# WRITTEN PROBLEM
Rename "camera" to "viewer" and give the lines again, starting at the line that contains "At what distance are" and ending at the line that contains "10648 millimetres". Leave everything else unchanged.

(Scene-based spatial questions)
_ _ _ _

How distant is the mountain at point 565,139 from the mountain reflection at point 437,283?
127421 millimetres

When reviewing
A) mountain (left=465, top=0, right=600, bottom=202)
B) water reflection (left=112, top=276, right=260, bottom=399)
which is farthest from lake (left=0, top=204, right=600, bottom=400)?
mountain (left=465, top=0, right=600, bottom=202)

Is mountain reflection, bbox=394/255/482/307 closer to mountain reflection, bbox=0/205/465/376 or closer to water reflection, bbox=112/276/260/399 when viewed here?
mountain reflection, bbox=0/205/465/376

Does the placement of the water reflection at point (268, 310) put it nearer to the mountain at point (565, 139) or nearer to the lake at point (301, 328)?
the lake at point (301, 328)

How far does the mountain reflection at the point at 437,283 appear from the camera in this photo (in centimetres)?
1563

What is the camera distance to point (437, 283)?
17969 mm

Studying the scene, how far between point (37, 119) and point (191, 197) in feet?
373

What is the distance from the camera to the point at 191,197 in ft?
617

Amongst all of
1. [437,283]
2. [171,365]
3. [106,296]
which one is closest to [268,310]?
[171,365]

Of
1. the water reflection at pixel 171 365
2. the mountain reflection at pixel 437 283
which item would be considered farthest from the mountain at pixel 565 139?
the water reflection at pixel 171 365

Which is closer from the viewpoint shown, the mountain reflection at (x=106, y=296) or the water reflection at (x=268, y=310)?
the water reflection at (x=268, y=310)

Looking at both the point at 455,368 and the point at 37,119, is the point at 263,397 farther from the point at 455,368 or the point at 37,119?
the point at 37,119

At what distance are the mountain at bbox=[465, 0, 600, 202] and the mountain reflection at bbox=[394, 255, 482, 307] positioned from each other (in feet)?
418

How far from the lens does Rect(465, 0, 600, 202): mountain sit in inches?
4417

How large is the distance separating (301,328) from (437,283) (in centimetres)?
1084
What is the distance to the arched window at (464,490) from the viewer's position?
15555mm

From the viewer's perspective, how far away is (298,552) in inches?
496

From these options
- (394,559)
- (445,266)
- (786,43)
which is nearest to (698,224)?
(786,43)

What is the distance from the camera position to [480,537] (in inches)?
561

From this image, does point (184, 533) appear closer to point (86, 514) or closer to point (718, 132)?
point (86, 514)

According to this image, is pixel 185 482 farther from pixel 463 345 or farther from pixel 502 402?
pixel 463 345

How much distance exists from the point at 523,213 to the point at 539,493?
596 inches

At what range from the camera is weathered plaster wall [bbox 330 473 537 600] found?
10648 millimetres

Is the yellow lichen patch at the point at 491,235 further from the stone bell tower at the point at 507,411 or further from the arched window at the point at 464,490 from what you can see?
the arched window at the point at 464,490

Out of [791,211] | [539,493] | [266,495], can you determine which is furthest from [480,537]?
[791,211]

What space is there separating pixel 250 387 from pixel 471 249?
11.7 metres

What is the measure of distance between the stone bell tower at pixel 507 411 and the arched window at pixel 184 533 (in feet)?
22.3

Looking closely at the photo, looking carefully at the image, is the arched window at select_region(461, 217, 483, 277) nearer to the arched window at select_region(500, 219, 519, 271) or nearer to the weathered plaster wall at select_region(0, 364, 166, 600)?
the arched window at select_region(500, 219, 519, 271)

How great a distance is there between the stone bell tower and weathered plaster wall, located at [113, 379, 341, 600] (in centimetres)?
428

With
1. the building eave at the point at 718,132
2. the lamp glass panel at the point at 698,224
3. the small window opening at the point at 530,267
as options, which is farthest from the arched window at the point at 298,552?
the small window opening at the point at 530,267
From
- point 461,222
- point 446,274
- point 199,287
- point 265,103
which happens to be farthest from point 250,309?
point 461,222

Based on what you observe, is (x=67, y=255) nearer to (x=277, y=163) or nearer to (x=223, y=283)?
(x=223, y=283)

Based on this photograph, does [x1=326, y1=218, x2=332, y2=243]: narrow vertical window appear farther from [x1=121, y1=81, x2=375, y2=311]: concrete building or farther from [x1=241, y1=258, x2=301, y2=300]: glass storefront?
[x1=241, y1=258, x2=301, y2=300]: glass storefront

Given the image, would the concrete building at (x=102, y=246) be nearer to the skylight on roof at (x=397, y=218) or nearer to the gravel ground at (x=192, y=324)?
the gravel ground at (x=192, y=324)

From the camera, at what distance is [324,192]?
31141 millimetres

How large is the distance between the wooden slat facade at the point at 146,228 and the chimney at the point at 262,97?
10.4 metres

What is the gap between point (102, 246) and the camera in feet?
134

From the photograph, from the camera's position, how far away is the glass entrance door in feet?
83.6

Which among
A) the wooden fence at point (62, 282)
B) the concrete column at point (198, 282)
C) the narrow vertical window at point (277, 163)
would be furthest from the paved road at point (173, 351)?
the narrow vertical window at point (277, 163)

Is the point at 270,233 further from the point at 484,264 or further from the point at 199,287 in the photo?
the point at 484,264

_ _ _ _

# REPLY
At what distance are the mountain at bbox=[465, 0, 600, 202] and the mountain reflection at bbox=[394, 255, 482, 307] positioned from each other (in feet)?
418

How far from the lens does Rect(465, 0, 600, 202): mountain sit in inches?
4417

How large is the distance separating (301,328) from (437,283) (in centimetres)?
1084
What is the distance to the arched window at (464,490) from the viewer's position?
15555mm

From the viewer's perspective, how far away is (298,552) in inches?
496

From these options
- (394,559)
- (445,266)
- (786,43)
which is nearest to (698,224)?
(786,43)

What is the distance from the viewer position to [480,537] (in inches)?
561

From this image, does point (184, 533) appear closer to point (86, 514) or closer to point (718, 132)?
point (86, 514)

According to this image, is pixel 185 482 farther from pixel 463 345 or farther from pixel 502 402?
pixel 463 345

How much distance exists from the point at 523,213 to the point at 539,493?
596 inches

At what range from the viewer is weathered plaster wall [bbox 330 473 537 600] found?
10648 millimetres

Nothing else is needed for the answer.